Enttäuscht davon, dass viele Slamer/innen immer noch nicht den Respekt bekommen, den sie verdienen.
Enttäuscht davon, dass ich anscheinend auch immer noch zu diesen Menschen gehöre.

Aber wer jetzt denkt, ich lasse mich davon unterkriegen, der kennt mich nicht.
Ihr werdet mich respektieren!
Und ich weiß, dass man Respekt nicht geschenkt bekommt.
Man muss ihn sich erarbeiten.
Man muss ihn sich verdienen.
Nichts anderes habe ich mein Leben lang getan.
Und nichts anderes werde ich auch in Zukunft machen.
Ich werde auch in der neuen Saison auf eure Bühnen kommen.
Ob nah, ob fern, ob (für mich) neu oder bekannt.
Ich will und werde mir den Respekt der Szene erarbeiten.
Nicht nur für mich. Für alle da draußen, die ungerechtfertigterweise respektlos behandelt werden.

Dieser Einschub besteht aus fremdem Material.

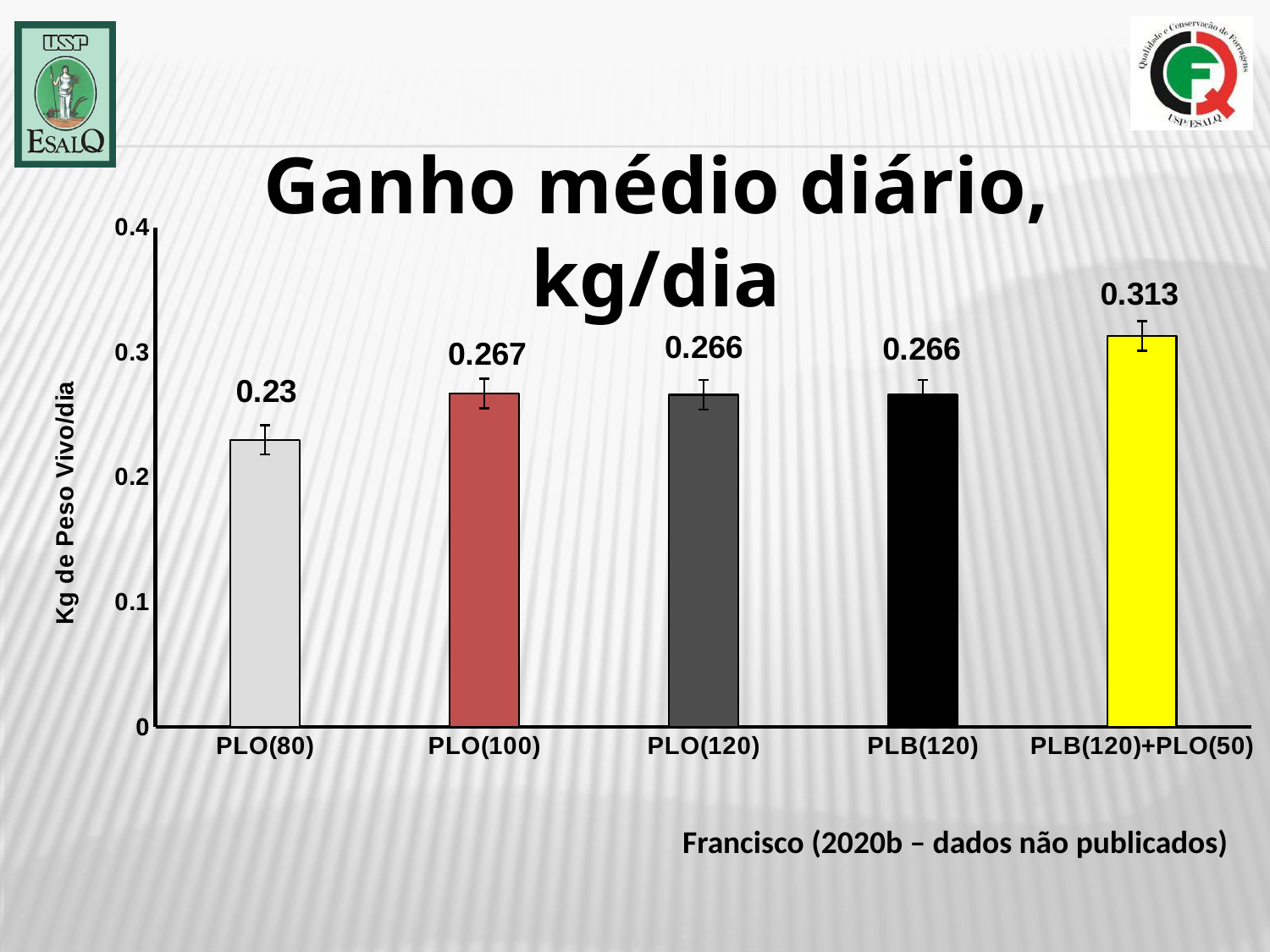
What is the label of the y axis? Kg de Peso Vivo/dia What kind of chart is shown on the slide? bar chart How many categories are shown on the x axis? 5 Which category has the highest value? PLB(120)+PLO(50) Which is larger, the value for PLO(80) or the value for PLB(120)? PLB(120) What is the value for PLO(100)? 0.267 What is the value for PLB(120)+PLO(50)? 0.313 What is the title of the chart? Ganho médio diário, kg/dia Is the value for PLO(120) greater or less than 0.3? less Which category has the lowest value? PLO(80) What is the difference between the values for PLB(120)+PLO(50) and PLO(80)? 0.083 What is the value for PLO(80)? 0.23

Mir ist bewusst, dass sich mir mit diesem Text wahrscheinlich mehr Türen verschließen als öffnen werden. Aber das ist nebensächlich.
Ich sehe diesen Text genau so, wie ich jeden Auftritt von mir sehe:
Wenn ich auch nur eine Person (in diesem Fall hoffentlich einige) zum Nachdenken angeregt habe und sie das eigene Verhalten reflektiert und ändert, dann habe ich viel erreicht.

Und jetzt genießt eure Sommerpause.
Ich werde es auch tun.
Wenn die neue Saison kommt, werde ich Anfragen schreiben.
Und ich hoffe auf respektvolle Antworten.

In diesem Sinne:

Macht euch (keine) Gedanken!


euer BLACKHEART

Hinweis: Du kannst diesen Text leider nicht kommentieren, da der Verfasser keine Kommentare von nicht angemeldeten Nutzern erlaubt.

Kommentare zu diesem Teamkolumnenbeitrag


 TrekanBelluvitsh (20.07.19)
Die Kulturszene im Allgemeinen gibt nur ungern zu, dass Beziehungen alles sind. Kommt dann noch Begabung dazu, ist das ein netter Nebeneffekt. Maßgeblich ist das aber nicht. Darum würde ich das nicht "Respektlosigkeit" nennen. Es ist... na, darüber könnte man einen Text schreiben.